Using life cycle assessment to aid process development for hydrometallurgical recycling of end-of-life lithium ion batteries
Roxanne Maritz, R.F. van Schalkwyk, Nilay Elginöz, G. Akdogan, C. Dorfling
Abstract
• Mineral acid based processes have a lower environmental impact than citric acid. • Precipitation of a mixed Ni-Mn-Co product is favoured to sequential precipitation. • NMC recovery, Li recovery and neutralisation contribute noticeably to hotspots. • Alternative technologies are identified to improve environmental performance. • Formic acid has the best potential as alternative environmentally benign lixiviant. The global stockpile of recyclable end-of-life (EOL) lithium-ion batteries (LIBs) is continuously increasing in size, while hydrometallurgical processes are starting to play an increasingly important role in EOL LIB recycling.
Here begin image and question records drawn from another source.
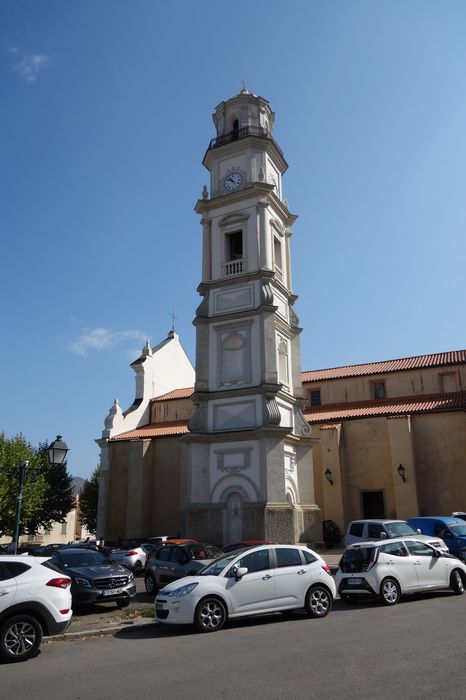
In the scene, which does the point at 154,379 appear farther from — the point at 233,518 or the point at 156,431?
the point at 233,518

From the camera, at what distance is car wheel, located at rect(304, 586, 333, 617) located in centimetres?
1139

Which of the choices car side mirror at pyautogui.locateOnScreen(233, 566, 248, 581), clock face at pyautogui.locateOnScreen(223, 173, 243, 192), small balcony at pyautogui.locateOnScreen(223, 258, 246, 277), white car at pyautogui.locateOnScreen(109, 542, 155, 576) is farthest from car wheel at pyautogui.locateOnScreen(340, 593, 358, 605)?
clock face at pyautogui.locateOnScreen(223, 173, 243, 192)

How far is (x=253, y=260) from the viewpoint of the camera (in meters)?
28.1

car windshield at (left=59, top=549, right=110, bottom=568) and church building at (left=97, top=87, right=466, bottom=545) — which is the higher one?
church building at (left=97, top=87, right=466, bottom=545)

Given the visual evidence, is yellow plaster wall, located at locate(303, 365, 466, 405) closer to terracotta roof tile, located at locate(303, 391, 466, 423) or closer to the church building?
the church building

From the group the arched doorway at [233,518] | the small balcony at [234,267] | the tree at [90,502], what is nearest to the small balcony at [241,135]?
the small balcony at [234,267]

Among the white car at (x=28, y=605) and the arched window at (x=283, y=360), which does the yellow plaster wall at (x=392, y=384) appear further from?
the white car at (x=28, y=605)

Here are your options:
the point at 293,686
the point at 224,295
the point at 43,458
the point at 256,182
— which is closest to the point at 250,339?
the point at 224,295

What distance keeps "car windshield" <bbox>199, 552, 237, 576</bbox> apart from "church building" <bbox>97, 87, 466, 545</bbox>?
12437mm

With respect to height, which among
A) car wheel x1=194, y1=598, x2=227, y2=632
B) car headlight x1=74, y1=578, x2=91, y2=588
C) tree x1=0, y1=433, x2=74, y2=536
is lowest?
car wheel x1=194, y1=598, x2=227, y2=632

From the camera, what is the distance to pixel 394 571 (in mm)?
12945

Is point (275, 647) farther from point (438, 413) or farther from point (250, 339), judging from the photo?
point (438, 413)

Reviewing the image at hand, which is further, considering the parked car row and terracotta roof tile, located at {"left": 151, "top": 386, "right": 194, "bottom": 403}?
terracotta roof tile, located at {"left": 151, "top": 386, "right": 194, "bottom": 403}

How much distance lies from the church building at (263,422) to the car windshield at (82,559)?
10.2m
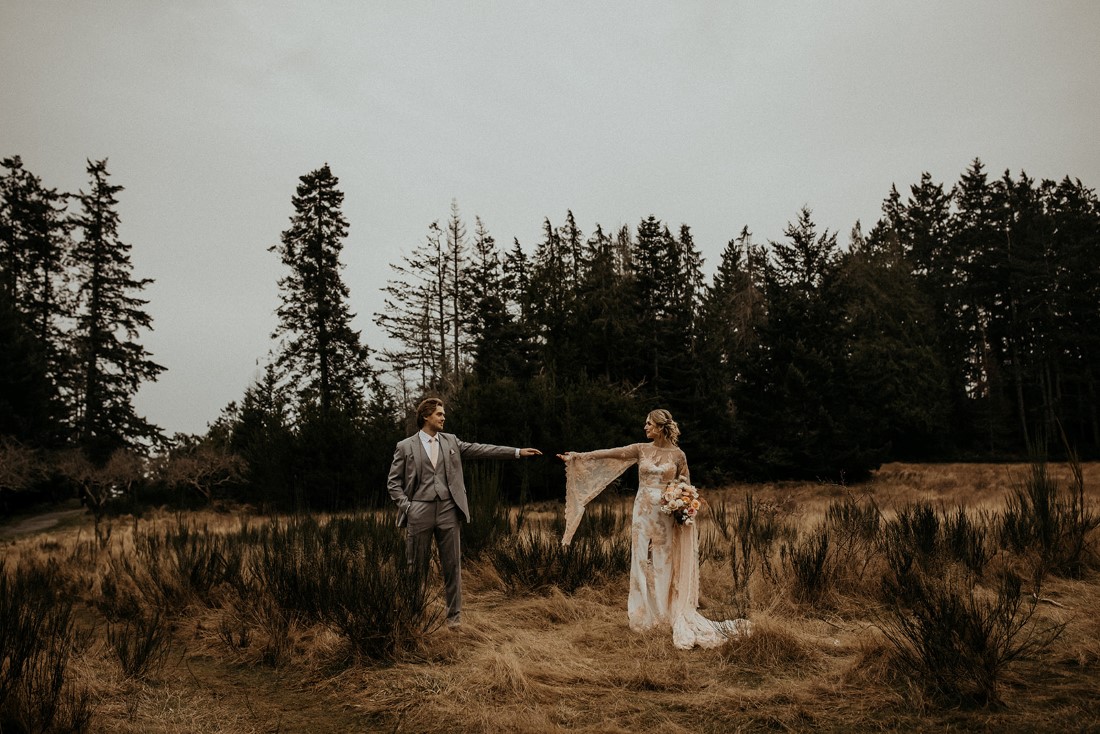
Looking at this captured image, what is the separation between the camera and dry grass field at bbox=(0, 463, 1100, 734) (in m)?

To this end, this study aims to use life cycle assessment (LCA) to aid the process development of hydrometallurgical LIB recycling using hotspot analysis. The LCA investigation started by comparing three lixiviants (hydrochloric-, sulphuric-, and citric acid) and three metal recovery strategies (mixed precipitation, selective/sequential precipitation, and integrated solvent extraction-precipitation) using the ReCiPe H/H method. The sulphuric acid – mixed precipitation process was found to be the most environmentally friendly based on endpoint value. Across these nine different processes there were 633 midpoint hotspots identified with 64.3% originating from the hydrometallurgical recovery circuit, 20.5% from the leaching process and 10.7% from the dense media separation of copper and plastic in pretreatment. Pneumatic separation of copper and plastic was then proposed to replace dense media separation which led to a 14.3% decrease in the endpoint value of the pretreatment section. Subsequently, formic acid leaching and nanofiltration were suggested as solutions to the hotspots relating to leaching and metal recovery. The study then showed that formic acid leaching could potentially increase cobalt recovery (compared to sulphuric acid leaching) by 2.1%. Furthermore, utilising nanofiltration to aid metal recovery was found to potentially decrease sodium hydroxide and process steam consumption by 54.6% and 68.8% respectively.